I published this article on LinkedIn on May 3rd 2017. Here it is in its entirety for you.

The age old question of whether certification is important or not reared its head again recently. I was talking to two prospective clients, and they held opposing views.

One wanted their staff to be well trained, but didn’t want them to complete any certifications. They were concerned that once the member of staff was trained they’d look elsewhere for [and get] a better paid job.

The other wanted their staff to be well trained, and saw the certification process as a way of validating that the learning on the course had stuck. They thought they would be able to market themselves better with certified staff, and make more money that way.

I can see both side of the arguments, as I’m sure you can. Perhaps the main differentiator is that in the first case, they may not be able to charge their clients as much, and will therefore have lower income / profit margins, which would mean they couldn’t pay their staff as well. In the second case, their ability to charge higher rates could be reflected in higher income and therefore they may be able to meet the wage demands of their teams.

To be honest though, neither of these scenarios floats my boat. I’d much rather employ someone with appropriate experience than just take someone who has passed a course and may have a piece of paper telling you that.

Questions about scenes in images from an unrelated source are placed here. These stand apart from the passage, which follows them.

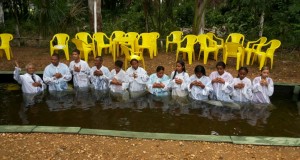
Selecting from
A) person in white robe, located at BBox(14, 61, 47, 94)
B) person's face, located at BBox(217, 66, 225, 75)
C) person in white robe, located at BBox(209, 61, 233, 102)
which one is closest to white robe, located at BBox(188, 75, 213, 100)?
person in white robe, located at BBox(209, 61, 233, 102)

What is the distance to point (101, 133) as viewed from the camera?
207 inches

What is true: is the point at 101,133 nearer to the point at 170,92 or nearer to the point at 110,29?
the point at 170,92

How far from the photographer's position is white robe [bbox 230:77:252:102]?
730 cm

Many years ago – you’ll realise how long ago shortly – I received a salutary lesson in this very topic. I had a member of staff come to me to say that they had done a lot of self study and had not only passed their Microsoft CSE but their Novell CNE (I told you it was a long time ago). As a result, they wanted a massive pay rise – something like 35% as I recall. Naturally I said I would have to think about it and, if appropriate, ask approval from my manager.

Fast forward to the following week. I was disinclined to award the rise as I had concerns about the person’s ability, but had yet to tell them that. They came to me (because at the time I was still relatively hands on technically) and asked how to bind an IP address to a network card. (Again a sign of how long ago this was, TCP/IP was only just starting to appear on Windows-based networks.) Naturally, my first question was whether this had been covered in either the Microsoft or Novell courses – it was – and I then suggested that the staff member in question focus on getting experience before thinking about pushing for a pay rise.

I recently had cause to consider the benefits of certification for, shall we say, more senior people (myself included). Some clients seem to not worry too much about the letters after your name and prefer to see the experience you can bring to bear on their needs.

It is very helpful being able to speak from first hand knowledge about the process for obtaining various certificates and accreditation, but I find that I don’t get to talk to prospective clients because I’ve done a few exams. They are more interested in what experience I’ve had, where, and whether any of it has relevance to their requirements / situation.

My advice is therefore this: make sure you gain experience in several sectors including SME, government, public sector, etc, and make sure you know how to apply that experience in a range of scenarios. Being flexible and adaptable in your approach to client requirements is what you should be aiming for. Having some experience of the certification process and perhaps even a degree is helpful, but it’s not what is really needed by the clients out there.